__The problem__
Reproduce the entries from the line with "How far is ambulance" to the line with "Is cobblestone pavement, located", changing "observer's position" to "viewer's position" and leaving everything else as it is.

--------------------

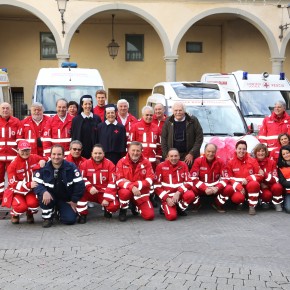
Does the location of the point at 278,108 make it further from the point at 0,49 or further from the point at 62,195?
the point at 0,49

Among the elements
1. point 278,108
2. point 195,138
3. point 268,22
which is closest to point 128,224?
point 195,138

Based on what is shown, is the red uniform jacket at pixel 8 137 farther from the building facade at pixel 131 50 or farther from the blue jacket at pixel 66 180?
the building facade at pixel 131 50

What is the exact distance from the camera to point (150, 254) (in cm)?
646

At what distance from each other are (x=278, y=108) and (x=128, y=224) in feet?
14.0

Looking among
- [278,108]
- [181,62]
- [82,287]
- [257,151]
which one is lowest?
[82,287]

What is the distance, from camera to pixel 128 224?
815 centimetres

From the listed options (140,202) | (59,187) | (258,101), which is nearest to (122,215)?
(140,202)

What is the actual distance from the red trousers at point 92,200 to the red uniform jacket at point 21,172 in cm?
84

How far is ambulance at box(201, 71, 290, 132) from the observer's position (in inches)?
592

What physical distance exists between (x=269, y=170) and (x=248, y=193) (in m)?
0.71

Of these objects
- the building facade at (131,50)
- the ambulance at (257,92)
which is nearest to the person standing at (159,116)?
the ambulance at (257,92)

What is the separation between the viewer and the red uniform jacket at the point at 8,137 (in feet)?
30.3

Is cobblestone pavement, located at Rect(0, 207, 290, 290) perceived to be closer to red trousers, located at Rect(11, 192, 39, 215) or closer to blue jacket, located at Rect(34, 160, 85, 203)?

--------------------

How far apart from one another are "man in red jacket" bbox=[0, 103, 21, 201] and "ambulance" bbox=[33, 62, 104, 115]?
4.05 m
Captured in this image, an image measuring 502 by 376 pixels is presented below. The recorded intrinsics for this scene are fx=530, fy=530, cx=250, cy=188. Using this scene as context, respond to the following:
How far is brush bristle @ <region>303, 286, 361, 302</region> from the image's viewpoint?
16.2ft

--------------------

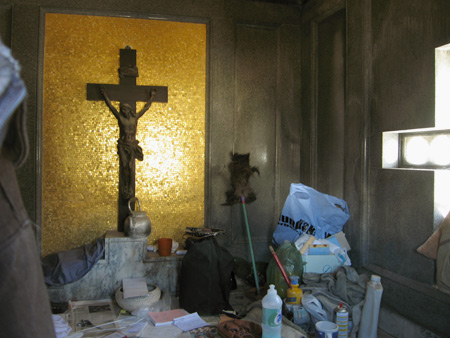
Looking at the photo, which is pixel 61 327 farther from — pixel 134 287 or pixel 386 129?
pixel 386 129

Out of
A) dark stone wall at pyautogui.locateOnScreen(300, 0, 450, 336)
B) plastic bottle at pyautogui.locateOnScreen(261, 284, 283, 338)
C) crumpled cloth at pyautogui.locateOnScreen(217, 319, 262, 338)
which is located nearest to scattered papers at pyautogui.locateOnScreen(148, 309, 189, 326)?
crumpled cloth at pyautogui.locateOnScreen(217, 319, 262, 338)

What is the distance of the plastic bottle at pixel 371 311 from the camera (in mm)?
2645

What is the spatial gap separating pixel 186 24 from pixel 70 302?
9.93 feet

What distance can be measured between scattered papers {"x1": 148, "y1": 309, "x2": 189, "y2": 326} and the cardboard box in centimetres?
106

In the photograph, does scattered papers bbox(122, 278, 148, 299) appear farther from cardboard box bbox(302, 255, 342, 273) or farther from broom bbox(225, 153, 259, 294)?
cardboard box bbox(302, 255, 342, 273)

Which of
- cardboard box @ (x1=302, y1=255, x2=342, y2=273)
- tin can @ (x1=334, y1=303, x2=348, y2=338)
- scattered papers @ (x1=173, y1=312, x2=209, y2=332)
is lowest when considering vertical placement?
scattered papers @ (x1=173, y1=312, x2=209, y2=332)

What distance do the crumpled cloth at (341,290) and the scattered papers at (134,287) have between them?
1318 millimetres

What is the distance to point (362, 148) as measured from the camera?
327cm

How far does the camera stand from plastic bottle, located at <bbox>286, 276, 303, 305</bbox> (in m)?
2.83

--------------------

__Written response__
How far is ambulance at box(201, 71, 290, 132) from the viewer's position (in inches)?
592

What physical distance exists between (x=269, y=170) and (x=248, y=193) (in m)?
0.71

Of these objects
- the building facade at (131,50)
- the ambulance at (257,92)
which is nearest to the person standing at (159,116)?
the ambulance at (257,92)

What is the separation between the viewer and the red uniform jacket at the point at 8,137 (in feet)?
30.3

Is cobblestone pavement, located at Rect(0, 207, 290, 290) perceived to be closer to red trousers, located at Rect(11, 192, 39, 215) or closer to blue jacket, located at Rect(34, 160, 85, 203)?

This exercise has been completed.